PARTES DO EXERCÍCIO:
A: Transcreva do trecho selecionado a parte que começa nas palavras "Este é um problema" e termina depois de "deixar de contribuir.".
B: Diga se cada afirmação concorda com o trecho selecionado, respondendo sim ou não e citando literalmente as palavras que decidem. (i) O autor participou nas organizações dos jovens desde o início. (ii) Os jovens lutam sem os mais velhos. (iii) A causa dos jovens atrai pouca simpatia popular.

TRECHO SELECIONADO:

Este é um problema social de um tamanho imensurável, para cujo fim todo e
qualquer indivíduo onde ainda habite a decência comum mais elementar não pode
deixar de contribuir.
Esta juventude
tem dado mostras de combatividade, seja através do movimento sindical de
classe, seja em organizações que foi levantando para dar mostras da sua
indignação (e onde o autor destas linhas participou, com muita honra, desde o
primeiro momento). São de saudar todas as suas iniciativas, e de reconhecer a
enorme simpatia e mobilização popular que a sua causa atrai. Estes jovens
demonstram que, contra todas as profecias absurdas sobre o fim da história, o conformismo,
a morte da luta de classes e a redução dos trabalhadores à dócil condição de
carneiros do redil, a velha toupeira sobe sempre à superfície da terra, dura e
tenaz, inquebrantável na sua determinação, inamovível nos seus propósitos,
invencível na sua marcha em frente: a velha toupeira da luta do proletariado
pela sua emancipação que também estes jovens, com os mais velhos com quem
aprendem e melhoram, ajudam a que um dia ocorra, livrando o mundo dos
exploradores.

DADOS BRUTOS:

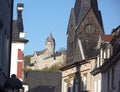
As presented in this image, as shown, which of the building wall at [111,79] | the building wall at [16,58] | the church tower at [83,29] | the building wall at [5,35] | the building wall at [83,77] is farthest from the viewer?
the church tower at [83,29]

RESPOSTAS ESCRITAS:
A:
Este é um problema social de um tamanho imensurável, para cujo fim todo e
qualquer indivíduo onde ainda habite a decência comum mais elementar não pode
deixar de contribuir.

B:
(i) Sim: "onde o autor destas linhas participou, com muita honra, desde o primeiro momento".
(ii) Não: "com os mais velhos com quem aprendem e melhoram".
(iii) Não: "a enorme simpatia e mobilização popular que a sua causa atrai".